How to recognise if your child is being bullied in school
Bullying is something that many might endure at some point in their life, and in many instances, it can occur during childhood. Evidently, if you are a parent this can be worrying, with many looking for answers as to what can be done to stop it from happening.
In some cases, parents can assume it’s due to their parenting and they may feel like their children can’t approach them. If we feel our child is being bullied, it can set off all sorts of different emotions, but we must try and keep a clear head.
Children react in different ways to bullying which is why there is no set solution that can be applied in every situation, as there can be many factors involved. This isn’t to say that we’re powerless when contending with bullying. Simply understanding the traits and signals associated with bullying can help us intervene sooner rather than later, and give our child the support and confidence that they’re not alone and that the matter is being dealt with in the right way.
The following is an overview of some of the signs and signals that some victims of bullying can show.
Hiding social media accounts
Often when your child is rather hiding their social media accounts, it could be due to online bullying.
When being taunted online, it’s understandable that a child can become embarrassed. Children may also hide that fact as they fear being banned from using social media.
They appear withdrawn and/or depressed
All children have their own unique personality, but if they act of character, it could be due to bullying.
Different children react in different ways, but consistent mood changes including anxiety, depression and becoming more quiet than usual could mean that something is bothering your child.
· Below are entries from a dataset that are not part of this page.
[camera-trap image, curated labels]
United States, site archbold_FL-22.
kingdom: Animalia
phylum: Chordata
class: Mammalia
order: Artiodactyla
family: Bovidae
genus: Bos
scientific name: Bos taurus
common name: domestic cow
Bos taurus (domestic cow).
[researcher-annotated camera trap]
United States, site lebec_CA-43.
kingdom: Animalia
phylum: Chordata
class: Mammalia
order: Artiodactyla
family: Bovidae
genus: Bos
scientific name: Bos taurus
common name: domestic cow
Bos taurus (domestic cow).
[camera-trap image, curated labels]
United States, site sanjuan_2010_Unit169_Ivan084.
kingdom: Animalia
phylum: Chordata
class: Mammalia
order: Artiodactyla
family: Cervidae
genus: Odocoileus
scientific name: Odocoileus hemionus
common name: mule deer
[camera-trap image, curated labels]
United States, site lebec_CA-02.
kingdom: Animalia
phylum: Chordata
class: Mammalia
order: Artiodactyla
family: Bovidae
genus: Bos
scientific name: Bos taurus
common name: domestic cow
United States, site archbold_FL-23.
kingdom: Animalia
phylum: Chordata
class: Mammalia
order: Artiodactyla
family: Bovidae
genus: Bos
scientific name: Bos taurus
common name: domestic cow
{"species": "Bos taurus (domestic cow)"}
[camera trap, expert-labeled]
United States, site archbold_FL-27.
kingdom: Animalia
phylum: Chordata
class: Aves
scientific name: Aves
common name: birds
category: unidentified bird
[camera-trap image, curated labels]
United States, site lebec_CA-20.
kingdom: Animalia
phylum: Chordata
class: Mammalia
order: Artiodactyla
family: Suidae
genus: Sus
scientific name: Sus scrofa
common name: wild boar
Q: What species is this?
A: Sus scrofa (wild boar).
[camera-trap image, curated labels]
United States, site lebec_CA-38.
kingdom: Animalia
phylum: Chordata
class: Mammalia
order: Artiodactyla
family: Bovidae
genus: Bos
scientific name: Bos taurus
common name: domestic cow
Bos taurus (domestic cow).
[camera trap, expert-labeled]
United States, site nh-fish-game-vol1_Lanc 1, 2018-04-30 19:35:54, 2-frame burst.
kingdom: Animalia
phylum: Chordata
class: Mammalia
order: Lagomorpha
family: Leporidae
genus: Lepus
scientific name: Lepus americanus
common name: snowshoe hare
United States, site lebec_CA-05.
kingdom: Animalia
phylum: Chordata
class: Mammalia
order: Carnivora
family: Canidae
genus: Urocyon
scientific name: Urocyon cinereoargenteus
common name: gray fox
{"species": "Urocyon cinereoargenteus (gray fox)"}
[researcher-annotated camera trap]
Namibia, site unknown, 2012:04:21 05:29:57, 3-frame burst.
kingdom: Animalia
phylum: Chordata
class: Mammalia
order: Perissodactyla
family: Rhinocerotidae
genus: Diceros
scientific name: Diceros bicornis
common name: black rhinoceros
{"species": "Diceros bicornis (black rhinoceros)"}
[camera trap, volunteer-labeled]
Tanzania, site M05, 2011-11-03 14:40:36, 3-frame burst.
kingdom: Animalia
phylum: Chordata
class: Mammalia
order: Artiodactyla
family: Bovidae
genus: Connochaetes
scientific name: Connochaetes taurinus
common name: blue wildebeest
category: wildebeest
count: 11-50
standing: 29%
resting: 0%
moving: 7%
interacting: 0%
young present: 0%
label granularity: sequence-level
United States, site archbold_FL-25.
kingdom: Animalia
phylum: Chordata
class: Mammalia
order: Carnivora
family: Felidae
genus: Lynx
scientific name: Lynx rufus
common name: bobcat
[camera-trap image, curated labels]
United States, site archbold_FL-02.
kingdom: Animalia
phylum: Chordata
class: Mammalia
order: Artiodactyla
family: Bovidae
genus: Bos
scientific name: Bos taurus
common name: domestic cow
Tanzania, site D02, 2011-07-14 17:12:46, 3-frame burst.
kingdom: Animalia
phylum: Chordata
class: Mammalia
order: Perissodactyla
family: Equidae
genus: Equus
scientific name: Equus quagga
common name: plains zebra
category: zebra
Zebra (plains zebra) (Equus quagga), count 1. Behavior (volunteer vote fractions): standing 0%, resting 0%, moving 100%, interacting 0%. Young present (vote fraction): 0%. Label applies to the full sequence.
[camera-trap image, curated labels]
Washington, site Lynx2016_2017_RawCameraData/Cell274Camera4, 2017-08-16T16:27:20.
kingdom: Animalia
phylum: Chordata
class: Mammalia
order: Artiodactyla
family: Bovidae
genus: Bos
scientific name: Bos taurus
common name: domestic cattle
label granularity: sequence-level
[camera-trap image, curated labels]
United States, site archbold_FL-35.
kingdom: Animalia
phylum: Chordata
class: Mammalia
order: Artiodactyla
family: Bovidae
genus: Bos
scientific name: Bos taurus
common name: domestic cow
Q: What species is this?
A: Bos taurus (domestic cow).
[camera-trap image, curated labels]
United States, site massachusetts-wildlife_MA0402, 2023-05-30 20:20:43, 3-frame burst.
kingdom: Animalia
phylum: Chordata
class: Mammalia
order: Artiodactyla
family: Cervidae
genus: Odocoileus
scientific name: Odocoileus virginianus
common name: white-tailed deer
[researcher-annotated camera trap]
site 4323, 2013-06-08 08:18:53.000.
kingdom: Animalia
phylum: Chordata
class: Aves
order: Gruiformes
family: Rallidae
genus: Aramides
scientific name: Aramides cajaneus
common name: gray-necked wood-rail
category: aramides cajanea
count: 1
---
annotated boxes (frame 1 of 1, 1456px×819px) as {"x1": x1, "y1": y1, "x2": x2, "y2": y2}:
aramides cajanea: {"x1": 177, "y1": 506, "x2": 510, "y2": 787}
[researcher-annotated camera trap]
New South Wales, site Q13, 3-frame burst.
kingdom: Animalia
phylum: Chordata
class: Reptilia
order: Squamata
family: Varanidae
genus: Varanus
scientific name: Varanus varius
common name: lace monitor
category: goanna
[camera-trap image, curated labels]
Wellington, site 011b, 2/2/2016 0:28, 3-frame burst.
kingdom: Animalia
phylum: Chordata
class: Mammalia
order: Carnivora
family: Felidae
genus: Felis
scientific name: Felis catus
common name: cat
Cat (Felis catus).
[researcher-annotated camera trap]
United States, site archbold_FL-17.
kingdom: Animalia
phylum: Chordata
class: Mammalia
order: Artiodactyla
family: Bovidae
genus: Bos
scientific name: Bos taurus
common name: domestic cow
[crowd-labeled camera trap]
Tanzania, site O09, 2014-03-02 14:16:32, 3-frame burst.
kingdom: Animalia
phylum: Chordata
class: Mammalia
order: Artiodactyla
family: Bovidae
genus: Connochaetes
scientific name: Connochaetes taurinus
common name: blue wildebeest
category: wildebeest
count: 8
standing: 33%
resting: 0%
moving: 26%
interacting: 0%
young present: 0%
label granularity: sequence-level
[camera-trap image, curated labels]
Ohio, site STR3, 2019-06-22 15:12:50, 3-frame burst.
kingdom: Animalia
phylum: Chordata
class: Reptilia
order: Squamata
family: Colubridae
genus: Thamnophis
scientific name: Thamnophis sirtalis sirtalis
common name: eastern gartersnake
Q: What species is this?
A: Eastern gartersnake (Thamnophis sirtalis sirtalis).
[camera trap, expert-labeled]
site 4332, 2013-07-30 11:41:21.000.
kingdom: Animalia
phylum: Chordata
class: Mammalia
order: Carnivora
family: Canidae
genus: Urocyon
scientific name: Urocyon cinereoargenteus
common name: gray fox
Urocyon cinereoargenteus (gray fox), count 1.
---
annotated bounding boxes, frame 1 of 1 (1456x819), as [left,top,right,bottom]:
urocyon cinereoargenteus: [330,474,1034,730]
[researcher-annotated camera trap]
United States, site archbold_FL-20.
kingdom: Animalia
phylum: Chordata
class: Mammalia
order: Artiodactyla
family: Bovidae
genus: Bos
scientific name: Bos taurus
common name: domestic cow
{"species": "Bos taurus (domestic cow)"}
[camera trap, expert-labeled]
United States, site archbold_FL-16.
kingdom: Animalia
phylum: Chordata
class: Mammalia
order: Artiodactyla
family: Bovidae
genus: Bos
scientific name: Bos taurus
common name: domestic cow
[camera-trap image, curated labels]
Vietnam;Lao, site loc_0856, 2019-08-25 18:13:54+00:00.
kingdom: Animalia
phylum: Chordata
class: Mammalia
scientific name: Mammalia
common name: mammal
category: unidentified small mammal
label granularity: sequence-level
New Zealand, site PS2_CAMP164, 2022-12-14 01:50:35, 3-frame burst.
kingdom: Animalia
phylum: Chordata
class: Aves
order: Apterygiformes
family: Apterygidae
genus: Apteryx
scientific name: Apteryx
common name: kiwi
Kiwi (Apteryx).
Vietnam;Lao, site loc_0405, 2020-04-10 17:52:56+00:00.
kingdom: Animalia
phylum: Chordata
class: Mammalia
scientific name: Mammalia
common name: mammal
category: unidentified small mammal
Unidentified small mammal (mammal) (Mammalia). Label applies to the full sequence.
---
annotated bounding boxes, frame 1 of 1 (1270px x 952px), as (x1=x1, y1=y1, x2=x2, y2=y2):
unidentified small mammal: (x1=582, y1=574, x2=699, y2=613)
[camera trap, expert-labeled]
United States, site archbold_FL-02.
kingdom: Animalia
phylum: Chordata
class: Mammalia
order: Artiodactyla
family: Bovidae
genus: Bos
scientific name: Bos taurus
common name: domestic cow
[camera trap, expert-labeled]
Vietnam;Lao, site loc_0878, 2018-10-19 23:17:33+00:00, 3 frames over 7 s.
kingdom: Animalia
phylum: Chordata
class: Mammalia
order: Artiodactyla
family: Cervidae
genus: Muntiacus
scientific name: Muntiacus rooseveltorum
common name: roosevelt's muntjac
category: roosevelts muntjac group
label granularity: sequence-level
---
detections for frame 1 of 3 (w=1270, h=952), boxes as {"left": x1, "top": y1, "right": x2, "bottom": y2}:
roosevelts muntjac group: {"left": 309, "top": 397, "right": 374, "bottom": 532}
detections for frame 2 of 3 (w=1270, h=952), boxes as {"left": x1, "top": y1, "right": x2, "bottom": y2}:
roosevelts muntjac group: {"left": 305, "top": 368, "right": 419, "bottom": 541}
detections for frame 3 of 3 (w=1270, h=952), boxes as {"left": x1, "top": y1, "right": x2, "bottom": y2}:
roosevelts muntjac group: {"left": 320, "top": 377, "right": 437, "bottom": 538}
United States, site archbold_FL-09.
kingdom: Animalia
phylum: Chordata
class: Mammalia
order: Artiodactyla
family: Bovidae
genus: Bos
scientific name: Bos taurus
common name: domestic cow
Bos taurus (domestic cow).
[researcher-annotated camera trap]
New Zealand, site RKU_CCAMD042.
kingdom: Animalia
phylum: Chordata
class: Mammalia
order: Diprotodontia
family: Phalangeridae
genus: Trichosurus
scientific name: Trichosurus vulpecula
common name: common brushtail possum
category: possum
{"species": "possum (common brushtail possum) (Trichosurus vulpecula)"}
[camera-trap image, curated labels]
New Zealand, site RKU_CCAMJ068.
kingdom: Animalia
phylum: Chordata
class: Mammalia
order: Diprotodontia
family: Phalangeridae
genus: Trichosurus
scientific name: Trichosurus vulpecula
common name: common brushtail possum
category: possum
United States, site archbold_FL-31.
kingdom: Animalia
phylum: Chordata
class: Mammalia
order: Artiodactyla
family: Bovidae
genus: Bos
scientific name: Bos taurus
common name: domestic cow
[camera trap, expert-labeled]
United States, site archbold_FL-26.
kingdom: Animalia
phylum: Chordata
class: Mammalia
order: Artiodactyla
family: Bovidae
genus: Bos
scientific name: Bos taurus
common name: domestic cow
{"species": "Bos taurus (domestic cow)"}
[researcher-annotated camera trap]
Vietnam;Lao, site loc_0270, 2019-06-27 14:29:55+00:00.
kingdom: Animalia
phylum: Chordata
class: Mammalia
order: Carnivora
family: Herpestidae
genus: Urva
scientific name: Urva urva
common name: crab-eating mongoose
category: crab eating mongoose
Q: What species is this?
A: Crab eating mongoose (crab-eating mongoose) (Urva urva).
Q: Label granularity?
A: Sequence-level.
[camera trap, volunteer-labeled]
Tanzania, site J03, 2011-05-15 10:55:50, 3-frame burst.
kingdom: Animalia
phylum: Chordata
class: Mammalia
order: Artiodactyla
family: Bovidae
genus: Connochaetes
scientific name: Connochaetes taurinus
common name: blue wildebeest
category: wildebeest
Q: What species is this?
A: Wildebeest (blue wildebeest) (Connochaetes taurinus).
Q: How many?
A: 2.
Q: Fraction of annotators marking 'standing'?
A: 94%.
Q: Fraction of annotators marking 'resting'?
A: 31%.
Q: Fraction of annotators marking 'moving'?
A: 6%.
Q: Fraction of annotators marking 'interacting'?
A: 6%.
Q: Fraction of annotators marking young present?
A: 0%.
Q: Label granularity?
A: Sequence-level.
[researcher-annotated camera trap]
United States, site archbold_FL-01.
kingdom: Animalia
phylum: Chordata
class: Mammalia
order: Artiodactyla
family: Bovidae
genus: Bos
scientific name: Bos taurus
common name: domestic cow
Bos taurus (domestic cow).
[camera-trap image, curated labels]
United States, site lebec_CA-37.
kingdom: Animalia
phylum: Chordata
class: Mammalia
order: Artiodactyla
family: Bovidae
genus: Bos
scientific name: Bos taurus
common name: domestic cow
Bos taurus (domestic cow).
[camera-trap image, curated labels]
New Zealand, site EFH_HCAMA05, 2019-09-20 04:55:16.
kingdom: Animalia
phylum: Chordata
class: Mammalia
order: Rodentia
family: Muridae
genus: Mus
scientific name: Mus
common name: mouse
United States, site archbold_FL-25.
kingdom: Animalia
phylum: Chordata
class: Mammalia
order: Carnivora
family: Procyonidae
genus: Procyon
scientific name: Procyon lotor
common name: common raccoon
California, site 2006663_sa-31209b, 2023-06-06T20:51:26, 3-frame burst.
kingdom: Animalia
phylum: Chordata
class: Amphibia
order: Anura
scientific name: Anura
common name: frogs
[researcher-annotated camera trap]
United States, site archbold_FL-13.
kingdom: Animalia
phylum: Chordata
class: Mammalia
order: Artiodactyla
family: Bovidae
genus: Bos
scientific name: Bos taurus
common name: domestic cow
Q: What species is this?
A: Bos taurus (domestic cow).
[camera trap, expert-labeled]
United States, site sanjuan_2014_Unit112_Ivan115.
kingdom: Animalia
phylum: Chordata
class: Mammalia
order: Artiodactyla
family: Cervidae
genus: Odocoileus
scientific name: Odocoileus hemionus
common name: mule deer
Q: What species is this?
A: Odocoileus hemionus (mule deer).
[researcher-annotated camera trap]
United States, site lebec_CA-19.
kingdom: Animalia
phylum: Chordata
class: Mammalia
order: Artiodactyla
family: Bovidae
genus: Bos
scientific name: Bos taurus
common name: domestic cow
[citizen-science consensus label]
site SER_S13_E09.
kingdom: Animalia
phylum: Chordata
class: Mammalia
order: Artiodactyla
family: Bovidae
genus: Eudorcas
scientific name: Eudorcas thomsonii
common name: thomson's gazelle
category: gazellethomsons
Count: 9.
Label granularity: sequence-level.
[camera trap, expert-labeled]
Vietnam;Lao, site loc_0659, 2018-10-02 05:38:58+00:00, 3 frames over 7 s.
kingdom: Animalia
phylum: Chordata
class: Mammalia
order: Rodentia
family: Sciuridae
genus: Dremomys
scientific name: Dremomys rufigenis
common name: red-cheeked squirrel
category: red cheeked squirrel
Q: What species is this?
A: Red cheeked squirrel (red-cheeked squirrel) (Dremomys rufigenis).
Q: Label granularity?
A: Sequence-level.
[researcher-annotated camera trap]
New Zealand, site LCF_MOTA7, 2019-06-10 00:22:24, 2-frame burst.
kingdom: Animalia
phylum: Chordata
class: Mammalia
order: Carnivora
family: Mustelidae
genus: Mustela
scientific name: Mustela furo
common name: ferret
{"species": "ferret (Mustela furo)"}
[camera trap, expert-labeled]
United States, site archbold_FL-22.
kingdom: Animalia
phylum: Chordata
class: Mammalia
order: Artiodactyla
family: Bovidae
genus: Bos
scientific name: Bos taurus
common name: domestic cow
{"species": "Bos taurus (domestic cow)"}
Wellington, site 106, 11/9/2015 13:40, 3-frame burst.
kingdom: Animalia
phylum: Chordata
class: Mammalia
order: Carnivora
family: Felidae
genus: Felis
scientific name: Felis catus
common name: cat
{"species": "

Injuries that can’t be explained
Children will always be open to injury, whether it be from running around, sports or playing with friends.
However, if a child has an injury and isn’t forthcoming about how it happened, it could be worth investigating further.
Every child gets sick from time to time, but you may find your child is stating that they feel unwell on a regular basis.
While this could be a way of avoiding school, it’s worth checking that there is not something else worrying your child.
Loss of appetite
There’s no denying how fickle children can be when it comes to eating, but for the most part, you should find that your child has a healthy appetite.
Skipping meals, especially at school, could be a sign your child is avoiding someone.
Low self esteem
If we’re told something frequently, we end up believing it. This is especially true for younger minds and any form of taunt or insult can be detrimental to a child’s self-esteem.
While this is only an overview of the traits that children can show when experiencing bullying, it doesn’t always mean that bullying is the sole reason. That can be difficult to see for parents and guardians, as they want a resolution as soon as possible. However, it’s important that adults address any concerns in the right and gentle manner.
How to deal with bullying?
Listen to your child and keep it cool
Knowing our child is being harmed can make us angry, and it’s completely normal. But it’s important that we can reserve our own feelings and allow our child to tell us exactly what has happened. Not only does this show the child that you are there for them, but it also allows you to get all the facts.
Tell your child they’ve done nothing wrong
There can be many reasons why other children decide to bully, and it’s not always because they have sinister motives. However, it’s easy for your child to assume they’re the one at fault. Reassure them that this isn’t the case.
Explain your child how to walk away
When being bullied, it’s not unusual for some children to face up to the bully, thinking it will be enough to dissuade them. Bullies are often triggered by a reaction, so advising your child to ignore them and walk the other way can mean that the bully isn’t getting the response they’re looking for.
Work with the school
If bullying occurs during school time, it can be easy to assume that the school is at fault. The fact of the matter is that schools can only deal with bullying if they know it is happening. Therefor, make an appointment with the school to discuss the matter to see what contingencies can be put in place. Many will find that once the bullying has been identified and the child has been spoken to, the bullying stops.
Dealing with bullying can be an upsetting ordeal, especially when it relates to our children. Keeping a calm demeanour and determining the facts while working with others will ensure that you get to the root of the problem and find a prompt resolution that won’t hinder their social development or education.